A Herald reporter, captivated by the spectacle, wrote in the following day's edition: "Unprecedented scenes of spontaneous enthusiasm were witnessed in Auckland …" Soon after 9am, "the news had come across the wires, and within an incredibly short time, a veritable pandemonium of rejoicing reigned.
"The people simply took matters into their own hands. As no official confirmation of the news was received from the Governor-General, the authorities hesitated to declare a holiday, but this was quite immaterial.
"As soon as the news came through, the staffs of the majority of business places walked into the streets, and did not return, and a general holiday was observed, the only institutions remaining open being the banks.
"Fire brigade and factory sirens, church bells, school bells, train and steamer whistles, tram and motor gongs, and everything else capable of producing a loud noise, sounded frantically."
The Queen St crowd cheered and sang the national anthem, New Zealand and British flags were run up poles and draped about shoulders. Bands played in the afternoon and there was a procession of returned soldiers.
Janet Fenton, who in Rice's book described the death of a friend after he had gone "a funny dark purple", said she was sick herself by the time of the false armistice. She and a friend "staggered out of bed" to join others going into town from Mt Eden. "But it was no good, we had to be carried home to bed. We were skin and bones …"
By bringing together thousands of the sick and the well, the false armistice - three days before the real thing on November 11 - fostered the spread of influenza. And the revelry had hampered efforts to help the sick.
A horrified Health Department all but decreed there should be no Auckland celebration when the real armistice happened.
Acting chief health officer Dr Joseph Frengley said that big gatherings would be "most undesirable" in view of the still extreme seriousness of the epidemic as shown by the large number of fatalities.
The armistice came into effect at 10.30pm on November 11 New Zealand time (11am on the 11th in France). The Government was told late that night and announced it the following morning, Tuesday the 12th.

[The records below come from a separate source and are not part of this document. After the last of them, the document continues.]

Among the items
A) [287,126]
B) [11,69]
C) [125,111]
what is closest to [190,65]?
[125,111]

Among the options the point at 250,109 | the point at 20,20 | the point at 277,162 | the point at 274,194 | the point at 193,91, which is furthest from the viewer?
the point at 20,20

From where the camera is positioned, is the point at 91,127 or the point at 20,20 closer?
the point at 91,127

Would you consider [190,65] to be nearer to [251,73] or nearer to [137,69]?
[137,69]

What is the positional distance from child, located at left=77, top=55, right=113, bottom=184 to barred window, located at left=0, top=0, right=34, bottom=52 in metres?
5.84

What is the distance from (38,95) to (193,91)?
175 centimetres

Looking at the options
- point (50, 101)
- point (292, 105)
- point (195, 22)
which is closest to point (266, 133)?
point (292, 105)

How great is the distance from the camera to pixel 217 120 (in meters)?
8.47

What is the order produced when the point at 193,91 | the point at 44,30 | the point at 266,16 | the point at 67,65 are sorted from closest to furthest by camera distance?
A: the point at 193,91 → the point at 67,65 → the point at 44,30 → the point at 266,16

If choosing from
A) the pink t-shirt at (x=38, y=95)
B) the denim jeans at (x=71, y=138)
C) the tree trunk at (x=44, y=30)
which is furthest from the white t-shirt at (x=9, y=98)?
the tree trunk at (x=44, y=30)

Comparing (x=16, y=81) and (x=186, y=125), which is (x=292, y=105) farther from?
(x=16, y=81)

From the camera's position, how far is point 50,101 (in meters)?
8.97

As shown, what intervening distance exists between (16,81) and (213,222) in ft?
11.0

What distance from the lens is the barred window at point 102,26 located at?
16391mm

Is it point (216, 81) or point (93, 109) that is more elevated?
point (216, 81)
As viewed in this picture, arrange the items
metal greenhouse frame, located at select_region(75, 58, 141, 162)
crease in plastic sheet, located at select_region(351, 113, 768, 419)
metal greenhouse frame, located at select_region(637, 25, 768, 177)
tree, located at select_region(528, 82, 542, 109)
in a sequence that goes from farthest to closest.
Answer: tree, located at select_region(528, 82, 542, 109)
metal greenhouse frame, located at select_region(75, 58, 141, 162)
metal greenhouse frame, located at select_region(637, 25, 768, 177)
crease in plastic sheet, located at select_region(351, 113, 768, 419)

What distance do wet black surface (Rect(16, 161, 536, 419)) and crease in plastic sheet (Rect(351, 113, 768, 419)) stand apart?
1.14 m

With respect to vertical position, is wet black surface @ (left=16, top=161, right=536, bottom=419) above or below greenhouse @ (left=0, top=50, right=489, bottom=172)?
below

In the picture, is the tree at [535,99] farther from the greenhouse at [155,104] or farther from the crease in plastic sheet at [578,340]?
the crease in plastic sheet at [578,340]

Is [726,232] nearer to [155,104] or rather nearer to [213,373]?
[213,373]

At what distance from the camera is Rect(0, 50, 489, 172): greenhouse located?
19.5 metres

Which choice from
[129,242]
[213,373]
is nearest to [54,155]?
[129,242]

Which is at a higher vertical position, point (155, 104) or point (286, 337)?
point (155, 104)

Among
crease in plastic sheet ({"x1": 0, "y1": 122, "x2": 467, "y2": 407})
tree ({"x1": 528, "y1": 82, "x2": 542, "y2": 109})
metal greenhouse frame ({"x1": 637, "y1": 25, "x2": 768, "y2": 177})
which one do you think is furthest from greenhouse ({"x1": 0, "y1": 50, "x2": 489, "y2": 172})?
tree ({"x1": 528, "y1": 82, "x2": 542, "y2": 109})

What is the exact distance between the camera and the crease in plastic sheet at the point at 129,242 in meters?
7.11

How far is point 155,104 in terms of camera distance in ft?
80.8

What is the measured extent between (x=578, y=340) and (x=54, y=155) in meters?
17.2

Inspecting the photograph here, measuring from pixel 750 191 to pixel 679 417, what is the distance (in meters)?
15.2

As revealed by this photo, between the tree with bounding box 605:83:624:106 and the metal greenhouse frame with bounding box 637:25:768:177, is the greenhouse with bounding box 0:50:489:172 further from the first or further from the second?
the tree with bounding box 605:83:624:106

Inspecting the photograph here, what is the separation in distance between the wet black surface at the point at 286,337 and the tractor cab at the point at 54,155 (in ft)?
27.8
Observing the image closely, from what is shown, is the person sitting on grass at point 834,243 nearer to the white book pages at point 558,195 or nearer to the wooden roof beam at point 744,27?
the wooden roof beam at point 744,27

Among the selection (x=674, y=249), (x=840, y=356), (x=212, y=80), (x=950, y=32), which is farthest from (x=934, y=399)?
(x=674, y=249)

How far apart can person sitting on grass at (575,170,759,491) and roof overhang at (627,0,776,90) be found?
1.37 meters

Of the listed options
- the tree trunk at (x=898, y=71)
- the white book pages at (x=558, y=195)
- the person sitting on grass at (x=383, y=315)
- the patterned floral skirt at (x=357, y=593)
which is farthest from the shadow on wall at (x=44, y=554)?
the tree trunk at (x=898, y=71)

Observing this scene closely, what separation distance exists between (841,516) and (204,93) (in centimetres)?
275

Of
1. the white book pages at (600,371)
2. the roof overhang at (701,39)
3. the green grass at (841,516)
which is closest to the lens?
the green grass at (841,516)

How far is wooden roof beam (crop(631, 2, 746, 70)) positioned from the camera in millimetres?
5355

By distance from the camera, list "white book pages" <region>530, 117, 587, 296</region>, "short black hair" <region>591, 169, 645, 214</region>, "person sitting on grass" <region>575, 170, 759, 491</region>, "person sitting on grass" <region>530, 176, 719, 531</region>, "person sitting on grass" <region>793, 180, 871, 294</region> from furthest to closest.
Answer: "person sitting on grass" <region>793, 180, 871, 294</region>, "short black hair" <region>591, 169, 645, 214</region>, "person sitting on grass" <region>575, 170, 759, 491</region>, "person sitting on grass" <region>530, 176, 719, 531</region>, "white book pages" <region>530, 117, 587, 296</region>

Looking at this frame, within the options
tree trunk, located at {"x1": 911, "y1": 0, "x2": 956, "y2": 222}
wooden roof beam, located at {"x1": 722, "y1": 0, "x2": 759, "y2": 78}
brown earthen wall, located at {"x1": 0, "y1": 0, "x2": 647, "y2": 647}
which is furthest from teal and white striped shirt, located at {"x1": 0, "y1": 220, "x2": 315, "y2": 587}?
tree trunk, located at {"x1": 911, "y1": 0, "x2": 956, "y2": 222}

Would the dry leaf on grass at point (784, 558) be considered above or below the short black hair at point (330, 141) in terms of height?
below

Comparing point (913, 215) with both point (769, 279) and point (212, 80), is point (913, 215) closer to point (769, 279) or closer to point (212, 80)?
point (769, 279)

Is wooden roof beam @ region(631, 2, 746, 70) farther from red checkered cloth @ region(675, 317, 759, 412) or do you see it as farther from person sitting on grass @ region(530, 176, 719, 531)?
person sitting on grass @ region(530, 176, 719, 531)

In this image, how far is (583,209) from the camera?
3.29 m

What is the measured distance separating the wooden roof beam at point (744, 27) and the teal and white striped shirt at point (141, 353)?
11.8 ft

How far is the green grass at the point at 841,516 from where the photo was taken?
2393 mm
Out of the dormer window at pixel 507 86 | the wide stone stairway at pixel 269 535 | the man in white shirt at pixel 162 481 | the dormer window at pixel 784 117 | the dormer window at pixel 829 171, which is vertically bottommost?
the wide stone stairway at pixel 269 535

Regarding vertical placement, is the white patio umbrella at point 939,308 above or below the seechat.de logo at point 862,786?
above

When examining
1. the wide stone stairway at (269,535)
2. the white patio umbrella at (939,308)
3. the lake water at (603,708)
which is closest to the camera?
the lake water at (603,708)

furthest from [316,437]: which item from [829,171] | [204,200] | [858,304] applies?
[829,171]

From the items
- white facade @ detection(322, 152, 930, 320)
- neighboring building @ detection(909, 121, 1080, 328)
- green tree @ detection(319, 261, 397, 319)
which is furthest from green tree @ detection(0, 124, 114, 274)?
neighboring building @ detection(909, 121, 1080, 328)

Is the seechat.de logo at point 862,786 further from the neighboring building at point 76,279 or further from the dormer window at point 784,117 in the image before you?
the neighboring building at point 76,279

Aucklanders complied with the authorities, delaying their celebrations until the following year, but processions or large gatherings took place in Wellington, Christchurch and many other places.
November 12 was Auckland's worst day of the epidemic: 83 people died.
There were so many bodies by mid-November that Victoria Park became a temporary morgue, with the dead wrapped in sheets or canvas bags. From November 13 to 20, special trains ran twice a day to take corpses to Waikumete Cemetery, where most were buried without headstone in an area marked 70 years later with a monument.
Temporary hospitals were set up, including at the two now-closed Catholic schools in Vermont St, Ponsonby - where 86 patients, including three nuns who helped with the nursing, died - and St Joseph's School in Grey Lynn, where improving patients were sent to recuperate.
In Samoa in 2002, Prime Minister Helen Clark apologised to the country for New Zealand's "inept" colonial administration, including allowing the Talune to dock with influenza on board.
Professor Nick Wilson and colleagues, writing in an Otago University blog on Wednesday, said the influenza apology should be extended to Fiji and Tonga, and New Zealand could help in upgrading Pacific island pandemic plans.
Foreign Affairs Minister Winston Peters has today announced support for a memorial and the refurbishment of the nurses' training centre to mark the centenary of the deadly 1918 influenza pandemic reaching Samoa's shores.
New Zealand was supporting the repair and redevelopment of a site in Vaimoso cemetery, near Apia, which would be a national memorial to the Influenza epidemic, Peters said.
The New Zealand High Commissioner to Samoa was representing the government at commemoration services in Apia today.